Unexpected Recovery Might Kill Your Data Center
Here’s an interesting story I got from one of my friends:
- A large organization used a disaster recovery strategy based on stretched IP subnets and restarting workloads with unchanged IP addresses in a secondary data center;
- Once they experienced a WAN connectivity failure in the primary data center and their disaster recovery plan kicked in.
However, while they were busy restarting the workloads in the secondary data center, and managed to get most of them up and running, the DCI link unexpectedly came back to life.
That wouldn’t be a problem if they would have re-addressed the servers, or at least done proper shutdown in the primary data center, but they were so busy recovering from the failure that they forgot to turn off the servers and storage in the primary data center.
End result: tons of duplicate IP addresses, cluster failures and data corruption (because the data on replicated disks diverged in the meantime).
Moral of the story: disaster recovery starts with a proper shutdown of the failed data center. The extra half an hour you need to do that is much better than being offline for days while restoring data from tape backups… and if your Recovery Time Objective (RTO) is less than a few hours you probably need an application-level active/active solution anyway.

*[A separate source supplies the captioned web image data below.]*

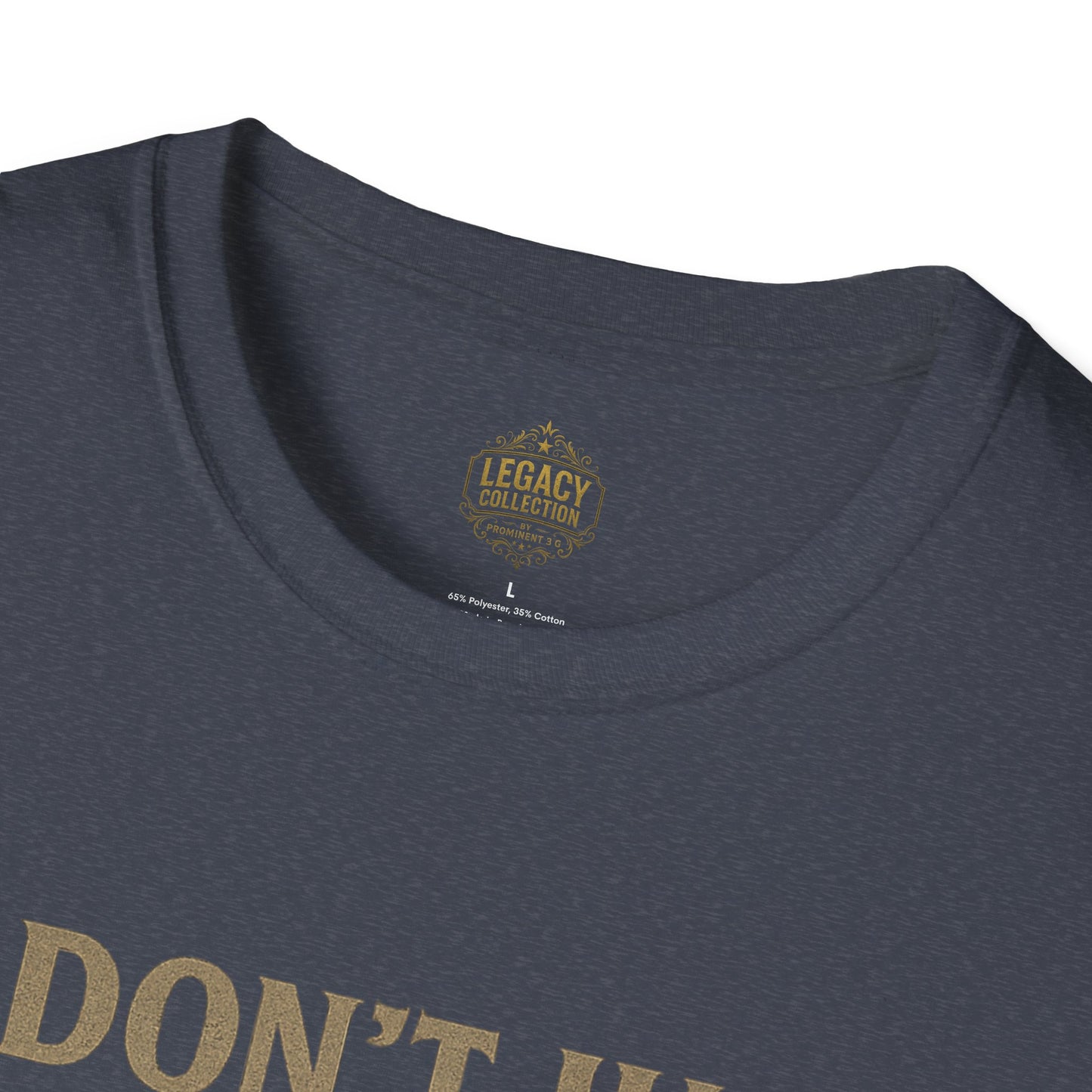 I  Don’t just Live I Leave a Legacy - Unisex Legacy Tee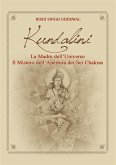 Kundalini Madre dell'Universo Il mistero dell'apertura dei sei Chakra (eBook, ePUB)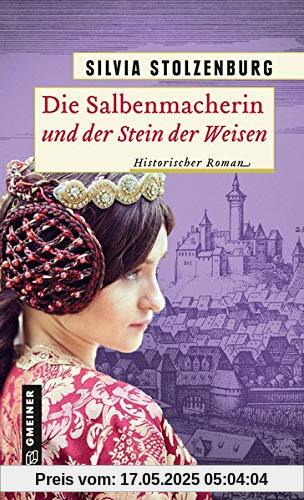 Die Salbenmacherin und der Stein der Weisen: Historischer Roman (Historische Romane im GMEINER-Verlag)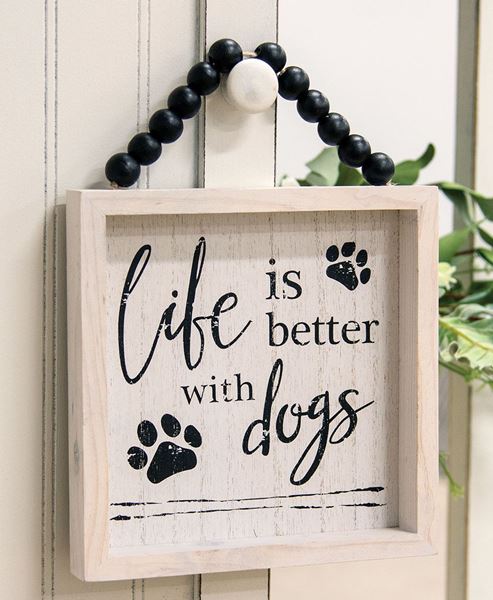 Picture of Life Is Better With Dogs Beaded Sign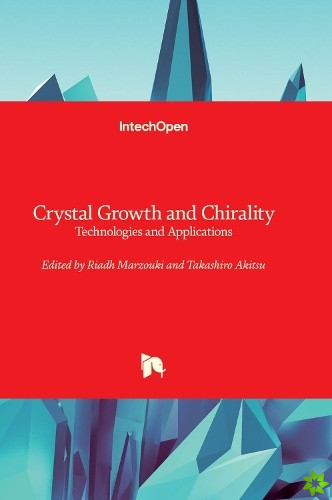 Crystal Growth and Chirality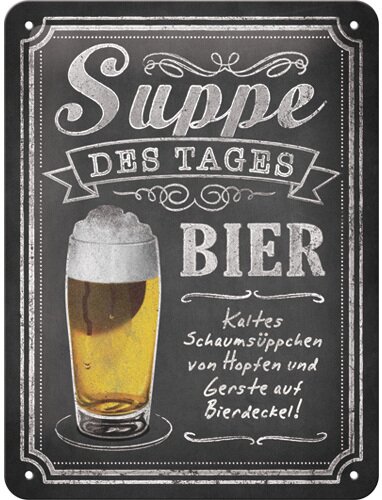 Blechschild. Open Bar / Suppe des Tages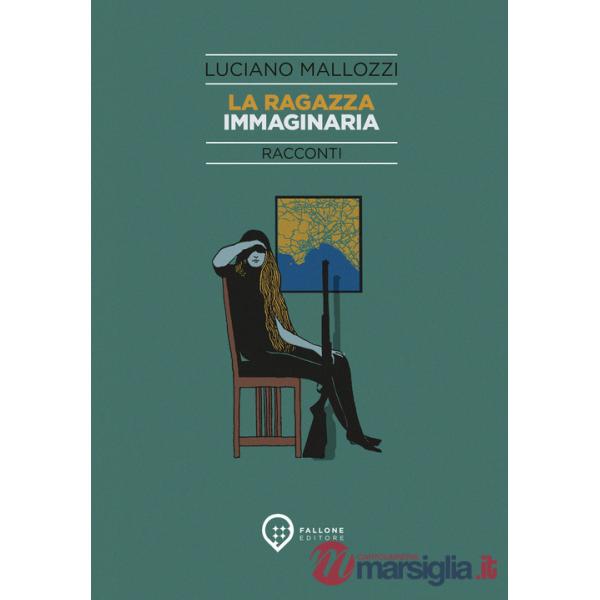 Ragazza immaginaria. Nuova ediz. (La)
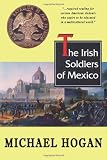 The Irish Soldiers of Mexico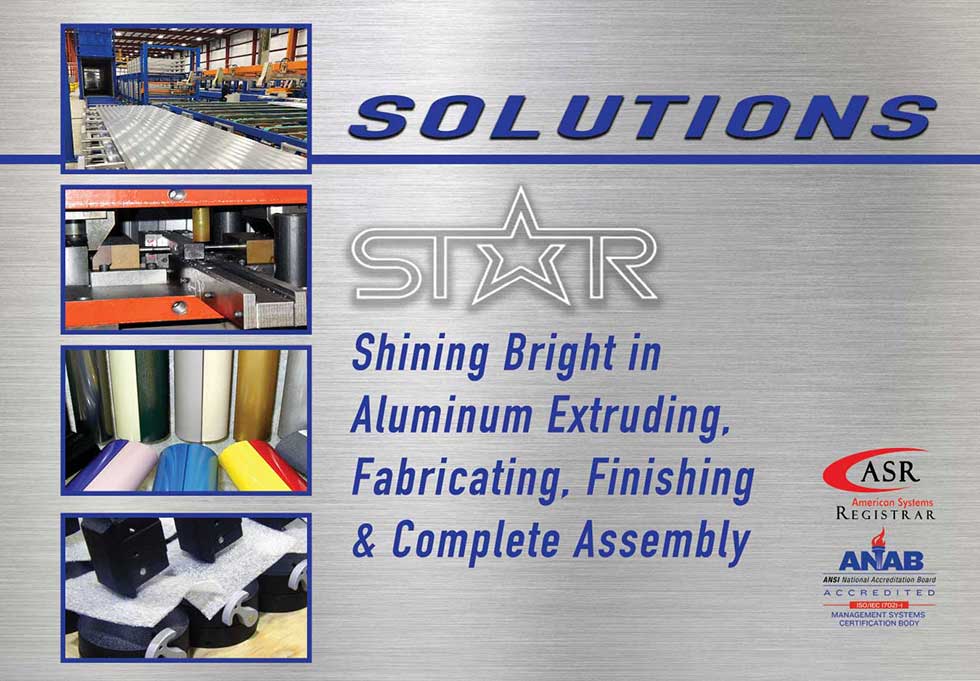A graphic with the word “SOLUTIONS” above the Star logo and statement “Shining bright in aluminum extruding, fabricating, finishing and complete assembly. On the left side are 4 images showcasing extrusions, fabrication, finishing and assembly.
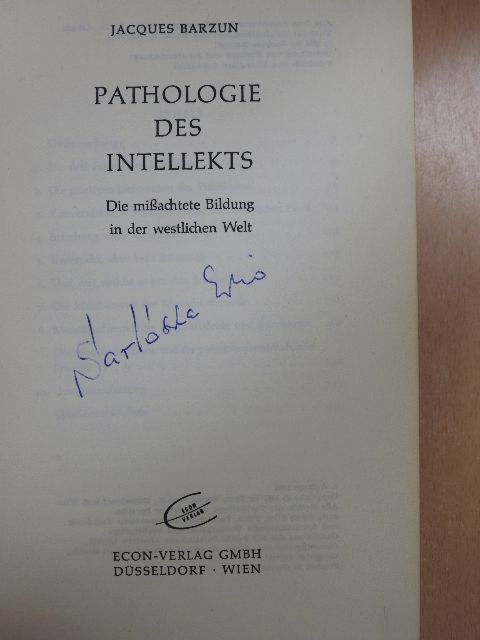 Jacques Barzun - Pathologie des Intellekts [antikvár]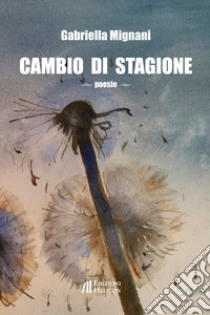 Cambio di stagione libro di Mignani Gabriella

Or as my friend Boštjan Šuštar wrote in a recent email:
Disaster Recovery Procedure: Don’t panic and always carry a towel.
Don’t think such a disaster could ever happen in real life? Then you definitely don’t need my Building Next-Generation Data Center online course.
And this isn't a recipe for trouble is it? How did this get past due diligence? Didn't someone sit there and say "Guys...link flap..., we need the fail back to be a manual process...once we are sure that the interconnects are stable"
As for "fail back being manual process", the real problem was that they never shut down the primary DC properly.